US banks may lose $500 billion to stablecoins within 24 months, posing a threat to financial stability.

US banks may lose $500 billion to stablecoins within 24 months, posing a threat to financial stability.

Standard Chartered estimated on Tuesday that stablecoins, which are U.S. dollar-backed cryptocurrency tokens, could withdraw about $500 billion in deposits from U.S. banks by the end of 2028.

This new analysis could escalate a battle between banks and cryptocurrency companies over legislation to set rules for the digital asset sector.

According to Geoff Kendrick, global head of digital assets research at Standard Chartered, regional U.S. banks would be particularly vulnerable to a loss in deposits as a result of stablecoins.

Lenders’ net interest margin income, or the difference between what a bank makes from loans and what it pays out on deposits, served as the basis for the analysis.

“U.S. banks … face a threat as payment networks and other core banking activities shift to stablecoins,” Kendrick stated in the research report.

A bill establishing a federal regulatory framework for stablecoins was signed into law by U.S. President Donald Trump last year, and it is generally anticipated that this will increase the use of the dollar-pegged tokens.

Although they are most frequently used for trading in and out of other cryptocurrency tokens, like Bitcoin, proponents claim that stablecoins can be used to send and receive payments instantaneously.

Banks claim that although the bill forbade stablecoin producers from paying interest on cryptocurrencies, it left open a loophole that would allow third parties, like cryptocurrency exchanges, to offer yield on tokens, thus increasing competition for deposits.
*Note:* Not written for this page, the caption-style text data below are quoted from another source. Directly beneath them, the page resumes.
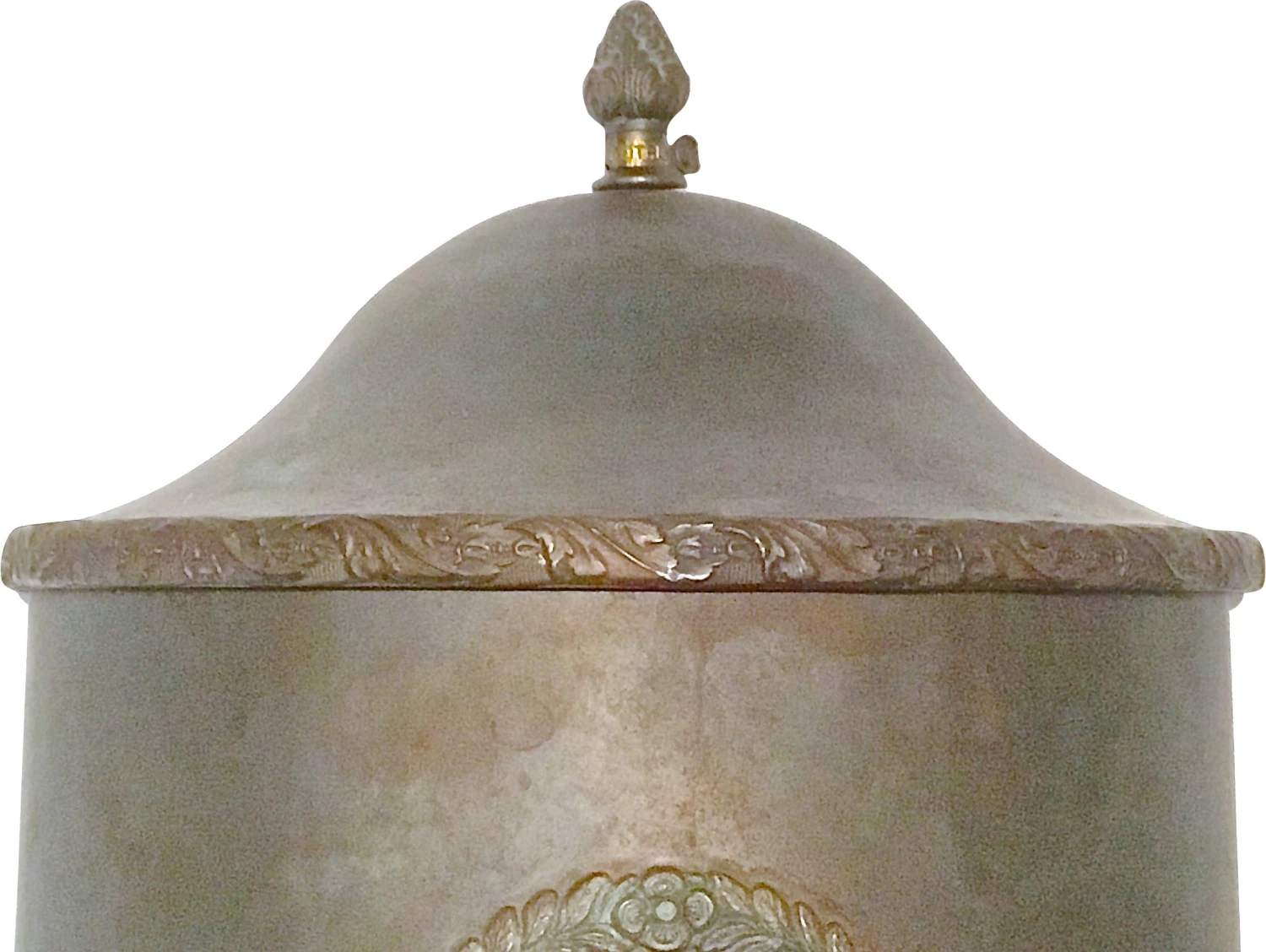 Antique Laurel Wreath Steel Lavabo 7 Antique Laurel Wreath Steel Lavabo - Image 5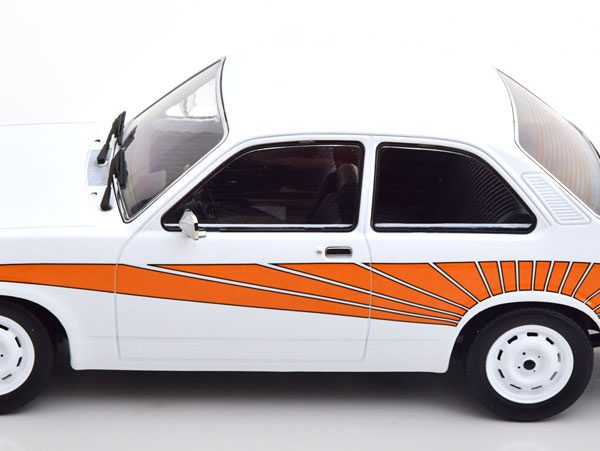 Opel Kadett C Swinger 1973 Wit / Oranje 1-18 KK Scale ( Metaal )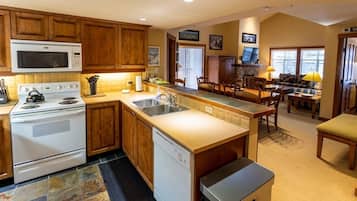 Kondominium, 2 kamar tidur | Dapur pribadi | Lemari es, oven, mesin pembuat kopi/teh, dan pemanggang roti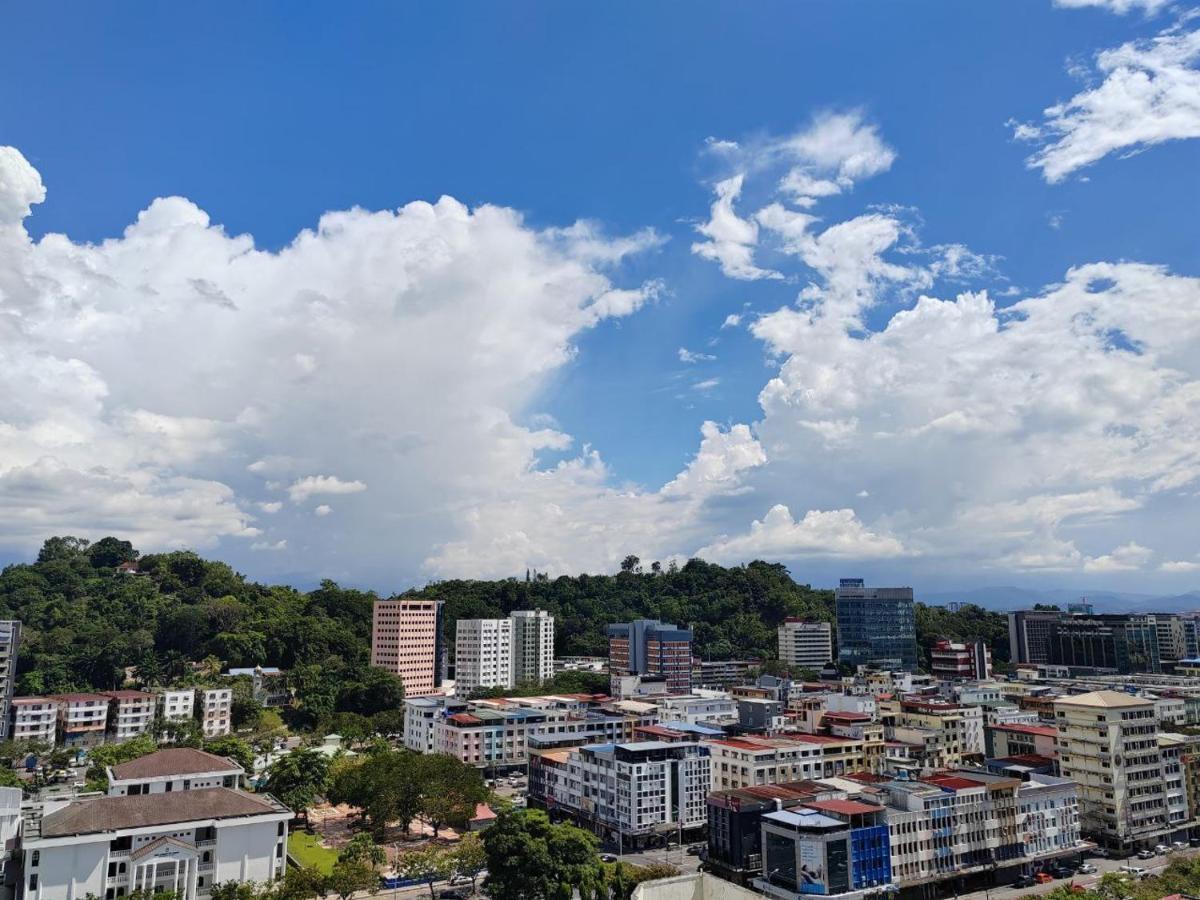 Cityview Studio Apartment At Kota Kinabalu City Centre Exterior photo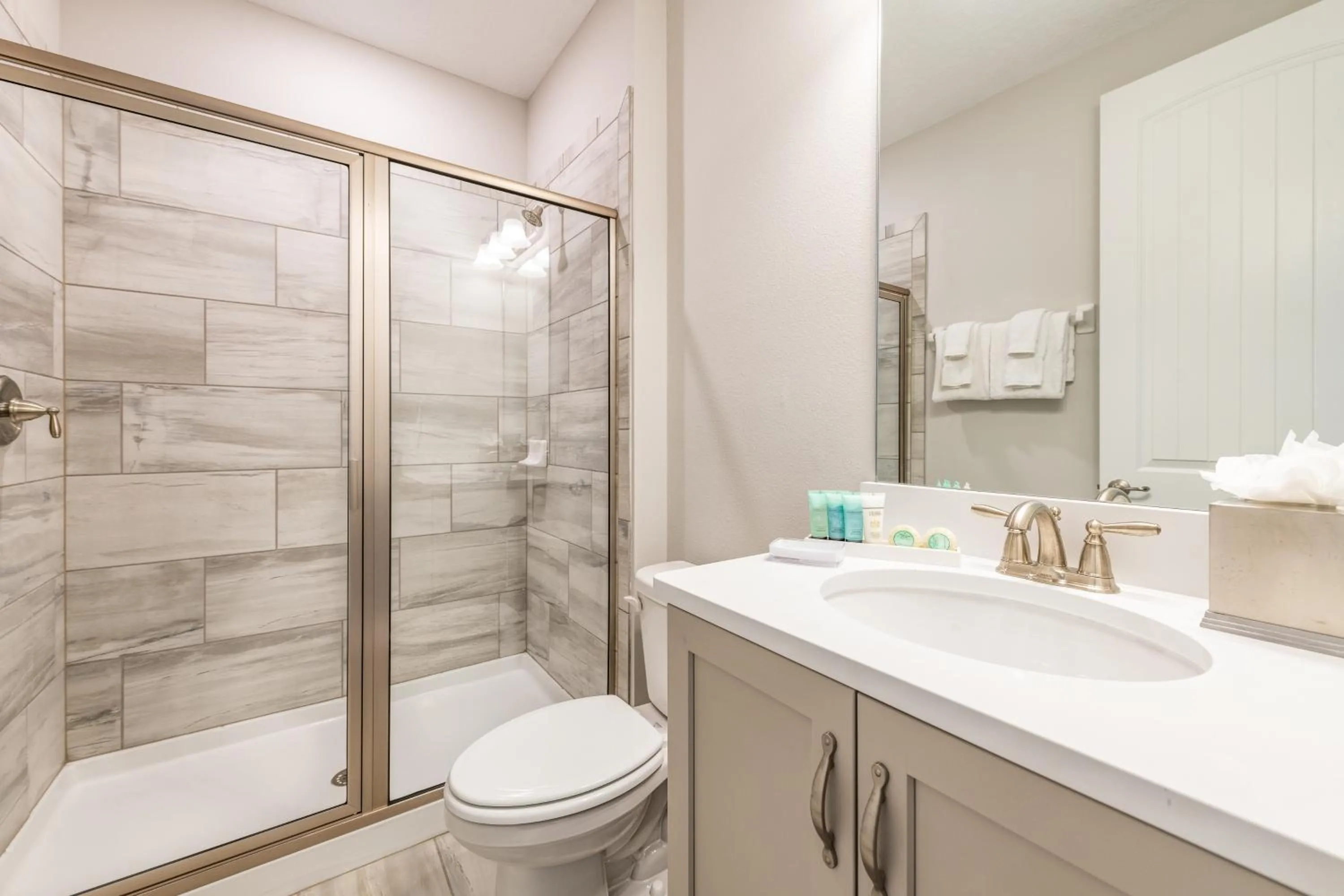 Shower in Encore Resort and Water Park at Reunion by Rentyl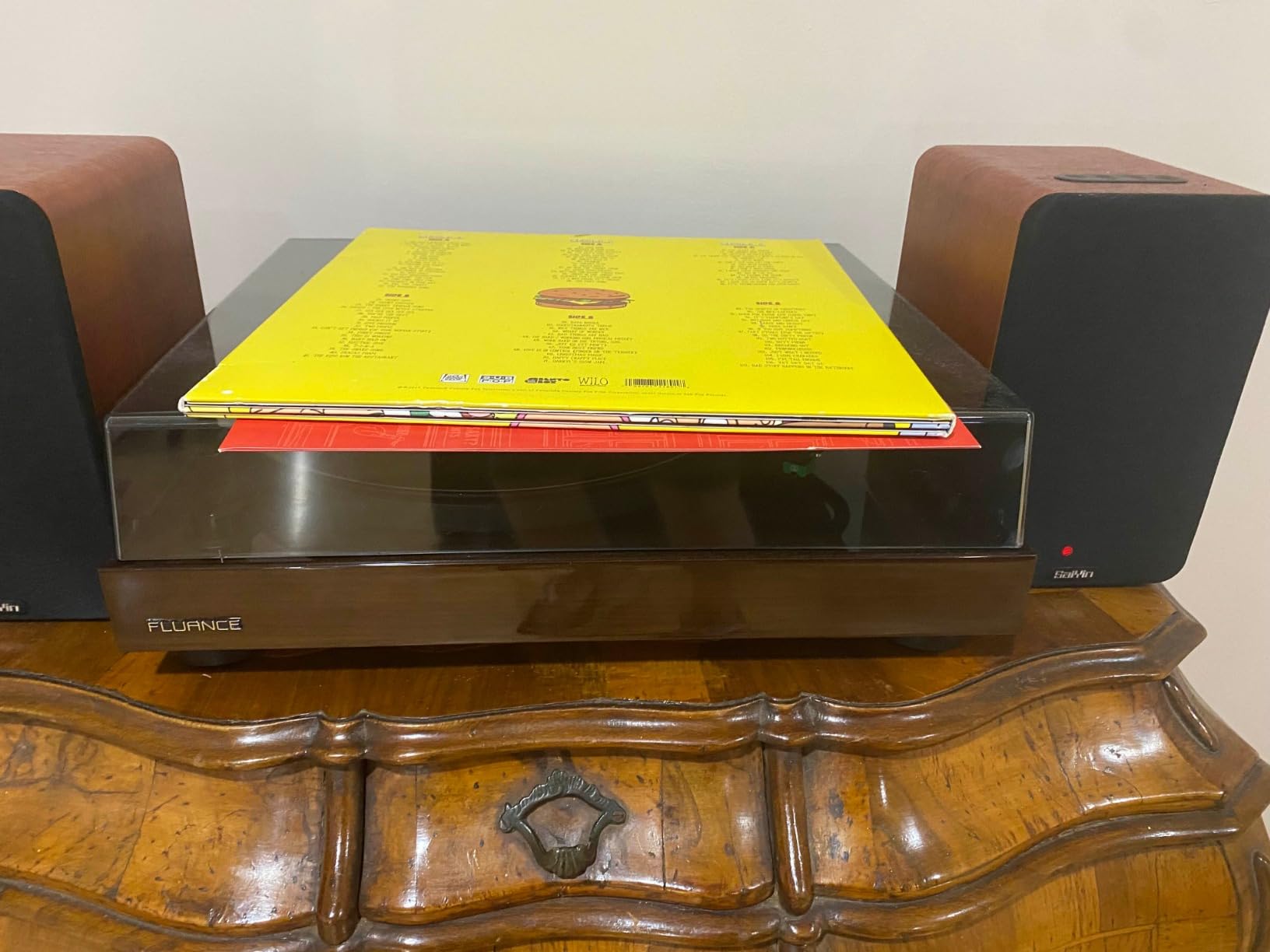 Saiyin Powered Bluetooth Bookshelf Speakers customer photo 1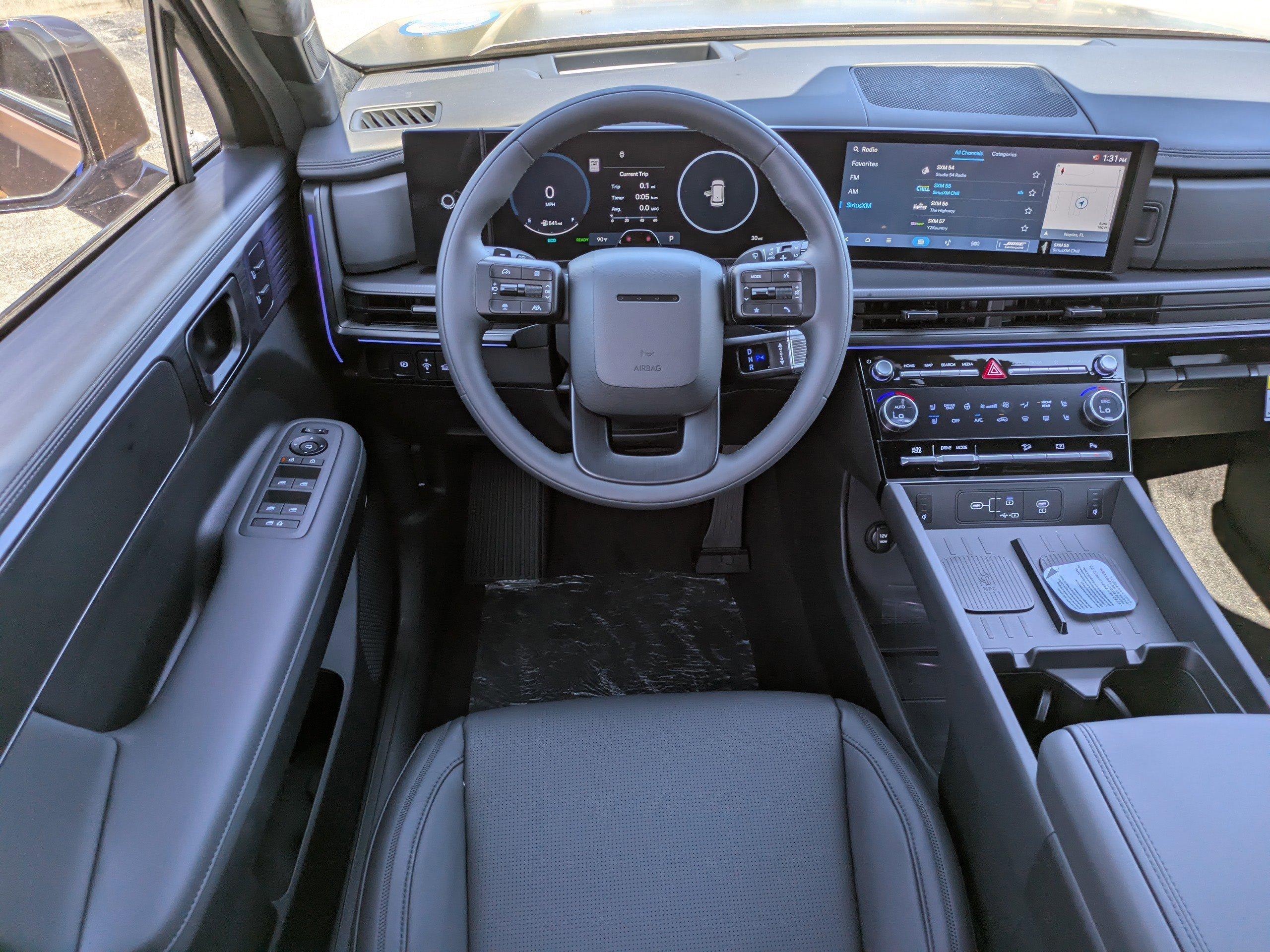 Hyundai Santa Fe Hybrid Calligraphy Front Wheel Drive Sport Utility - Thumbnail 12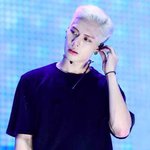 <b>형광</b>등 오백개 켠 듯한 男돌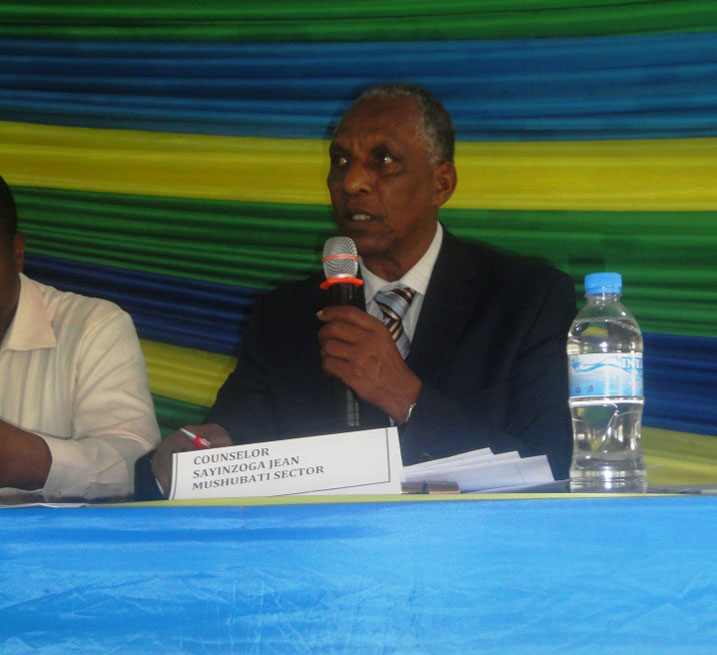 Perezida wa njyanama yasabye akarere kuganira na ba Rwiyemezamirimo ngo birinde kujyanwa mu nkiko.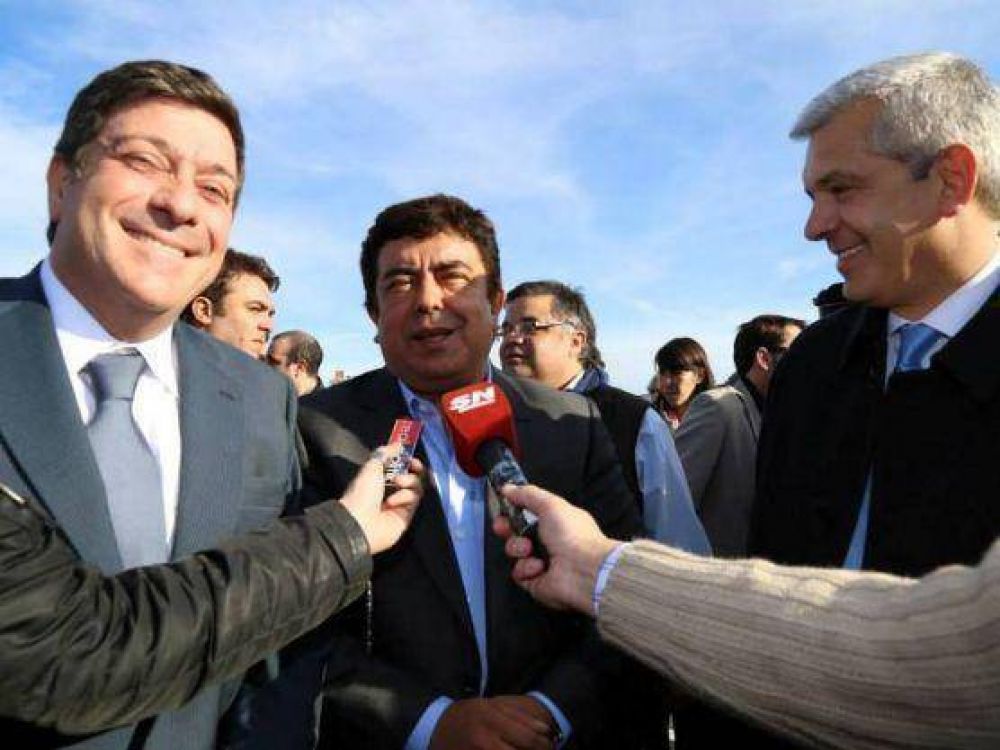 An�bal F. y Juli�n D. juntos: �El que gana conduce y el que pierde acompa�a�, dijo Mariotto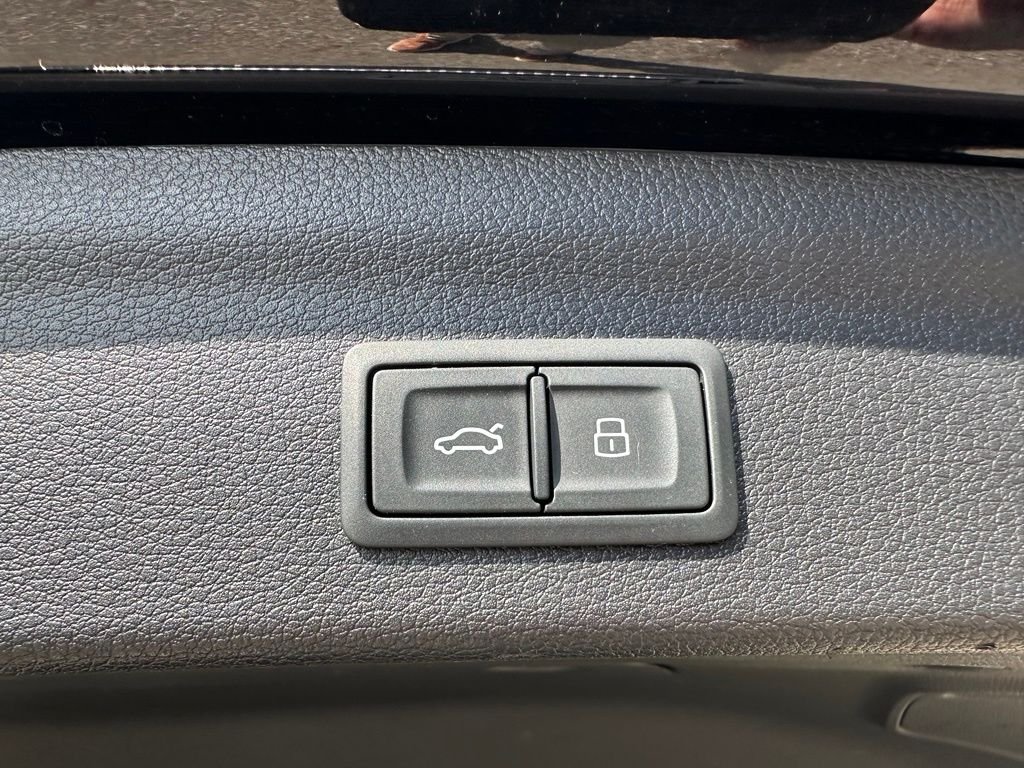 Used 2020 Black Audi Prestige S line image 10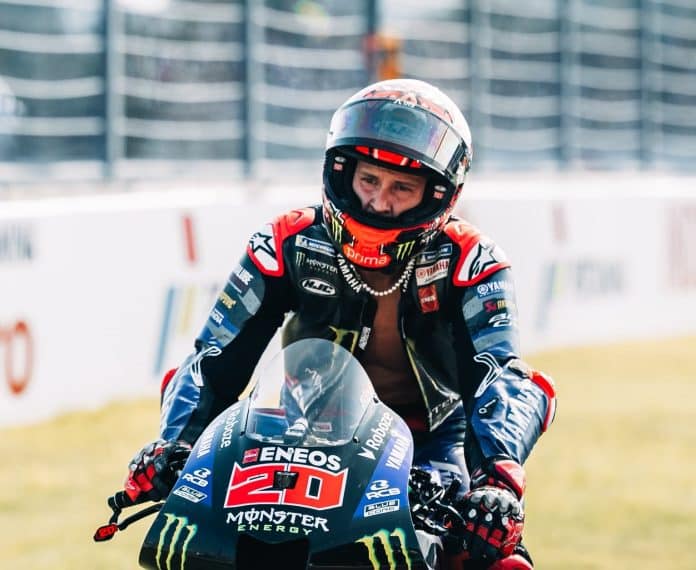 Le Niçois Fabio Quartararo dépité sur sa moto la combinaison ouverte.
Banking lobbyists contend that if Congress doesn’t fix that loophole, deposits—the main source of funding for the majority of lenders—will leave banks, endangering financial stability.

Crypto firms have retaliated, claiming that it would be anti-competitive to prevent them from making interest payments on stablecoins.

Earlier this month, the Senate Banking Committee postponed a meeting to discuss and vote on crypto legislation, partly because of disagreements on how lawmakers should handle banks’ concerns.

According to Kendrick, whether or not issuers retain their reserves in the banking system will determine the total amount of bank deposits at risk from the adoption of stablecoins.

He claimed that there would be less chance of deposit flight if stablecoin issuers kept a sizable portion of their reserves in US banks.

However, the majority of the reserves of the two biggest stablecoin issuers, Tether and Circle, are kept in US Treasuries, “so very little re-depositing is happening,” according to Kendrick.